The Bloomberg AusBond Treasury index has delivered a total return of 2.6 per cent since December 31, the most for a comparable period since 1991 and exceeding the gains made through the whole of 2015. The nation's 10-year yield offered a 0.7 percentage point premium over US debt of similar maturity, after reaching a one-year high of 0.84 on Monday.
The rally has wrongfooted most forecasters. The median prediction in a Bloomberg survey of 19 analysts last month was for bonds to fall and drive the Australian 10-year yield up to 2.9 per cent by March 31. The estimate for the two-year rate was 1.98 per cent, compared with its close of 1.77 per cent on Wednesday.

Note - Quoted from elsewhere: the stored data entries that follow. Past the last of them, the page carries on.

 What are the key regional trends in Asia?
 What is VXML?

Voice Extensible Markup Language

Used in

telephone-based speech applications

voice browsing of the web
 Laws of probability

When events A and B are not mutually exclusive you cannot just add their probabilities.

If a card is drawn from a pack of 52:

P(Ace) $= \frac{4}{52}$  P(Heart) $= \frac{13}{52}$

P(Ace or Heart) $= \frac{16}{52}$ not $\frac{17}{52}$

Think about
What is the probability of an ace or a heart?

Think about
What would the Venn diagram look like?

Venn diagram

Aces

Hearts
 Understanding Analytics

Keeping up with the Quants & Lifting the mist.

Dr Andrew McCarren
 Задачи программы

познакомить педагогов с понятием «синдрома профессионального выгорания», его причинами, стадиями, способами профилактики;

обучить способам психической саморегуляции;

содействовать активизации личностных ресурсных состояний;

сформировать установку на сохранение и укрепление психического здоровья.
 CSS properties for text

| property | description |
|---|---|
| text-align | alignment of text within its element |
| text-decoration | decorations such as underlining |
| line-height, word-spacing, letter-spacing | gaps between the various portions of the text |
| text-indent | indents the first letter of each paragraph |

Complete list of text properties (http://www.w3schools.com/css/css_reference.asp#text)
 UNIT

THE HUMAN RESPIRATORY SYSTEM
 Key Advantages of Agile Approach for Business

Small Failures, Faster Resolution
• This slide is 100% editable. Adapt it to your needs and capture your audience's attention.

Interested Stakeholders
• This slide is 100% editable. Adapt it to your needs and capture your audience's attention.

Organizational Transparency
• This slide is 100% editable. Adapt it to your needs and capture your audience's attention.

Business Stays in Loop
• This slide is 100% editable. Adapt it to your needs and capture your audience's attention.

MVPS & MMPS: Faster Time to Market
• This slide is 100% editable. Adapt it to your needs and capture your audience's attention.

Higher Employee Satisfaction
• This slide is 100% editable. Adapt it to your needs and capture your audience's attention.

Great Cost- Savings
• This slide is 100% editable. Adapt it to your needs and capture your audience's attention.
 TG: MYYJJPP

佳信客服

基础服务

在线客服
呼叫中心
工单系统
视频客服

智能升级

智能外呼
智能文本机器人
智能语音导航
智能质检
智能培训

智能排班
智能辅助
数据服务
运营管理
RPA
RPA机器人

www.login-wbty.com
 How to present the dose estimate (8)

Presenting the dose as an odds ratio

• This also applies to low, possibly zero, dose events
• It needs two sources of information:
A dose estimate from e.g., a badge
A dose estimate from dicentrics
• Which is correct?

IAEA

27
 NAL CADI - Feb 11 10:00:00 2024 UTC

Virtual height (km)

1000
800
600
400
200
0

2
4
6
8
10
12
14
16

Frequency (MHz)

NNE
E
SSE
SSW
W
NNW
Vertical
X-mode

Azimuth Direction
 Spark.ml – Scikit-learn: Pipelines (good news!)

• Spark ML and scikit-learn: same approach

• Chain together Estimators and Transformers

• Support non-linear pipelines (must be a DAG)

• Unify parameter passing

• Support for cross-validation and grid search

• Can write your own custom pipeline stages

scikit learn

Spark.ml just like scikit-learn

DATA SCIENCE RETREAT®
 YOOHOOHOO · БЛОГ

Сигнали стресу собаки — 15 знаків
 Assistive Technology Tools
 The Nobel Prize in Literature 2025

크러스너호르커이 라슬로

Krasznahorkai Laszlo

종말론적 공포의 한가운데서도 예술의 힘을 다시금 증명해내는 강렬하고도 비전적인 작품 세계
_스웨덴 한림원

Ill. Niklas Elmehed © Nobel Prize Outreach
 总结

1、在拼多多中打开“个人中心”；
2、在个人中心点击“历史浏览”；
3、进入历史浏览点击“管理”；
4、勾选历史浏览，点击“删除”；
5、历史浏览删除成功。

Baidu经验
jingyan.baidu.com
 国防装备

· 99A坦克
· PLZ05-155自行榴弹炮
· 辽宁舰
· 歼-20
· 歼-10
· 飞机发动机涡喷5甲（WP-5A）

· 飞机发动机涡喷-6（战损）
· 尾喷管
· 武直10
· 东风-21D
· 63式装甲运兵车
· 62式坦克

While the bonds look expensive, the disquiet spreading through global markets limits the scope for yields to rise, Morriss said.
Investors rattled
This year's financial market turmoil has wiped about $US7.9 trillion ($11.1 trillion) from global equities while the Bloomberg Commodity Index was down 5.6 per cent in 2016 as of Tuesday. Investors were rattled in January when policy makers in China lowered the yuan's daily reference rate for an eight-day stretch, raising concern the Asian nation was resorting to currency depreciation to revive the slowest economic growth in a quarter century.
In the US a rout in junk bonds, stagnant consumer spending and a contraction in manufacturing have called into question the economy's growth path and spurred traders to pare bets on when the Federal Reserve will next lift interest rates. US 10-year Treasury yields sank to a one-year low of 1.68 per cent on February 9.
Australian markets haven't been spared.
The cost of insuring corporate debt surged to a three-year high this week, with Woodside Petroleum and Rio Tinto the worst performers in the Markit iTraxx Australia index. Australian stocks sank into a bear market on Wednesday as resource companies and banks extended declines.
Bank concerns
The nation's biggest lenders have been swept up in concerns about the ability of European banks to pay interest on their riskiest securities given weak earnings and the market slump. Deutsche Bank became the largest lender in at least four years to feel compelled to reassure investors and employees this week that it has enough funds to service that debt.
The average cost of credit default swaps for Commonwealth Bank of Australia, Westpac., National Australia Bank and ANZ Banking Group climbed to the highest level in 2 1/2 years, while their share prices are all down by more than 5 per cent this month.
"It seems having revenue and loan growth and a very compelling yield means little when there is a solvency issue in European banks and a consistent flattening of the US yield curve leading to concerns over US banks margins," Chris Weston, a Melbourne-based analyst at IG wrote in a report Wednesday. "The massive demand for protection in the shape of credit-default swaps is only exasperating the issue."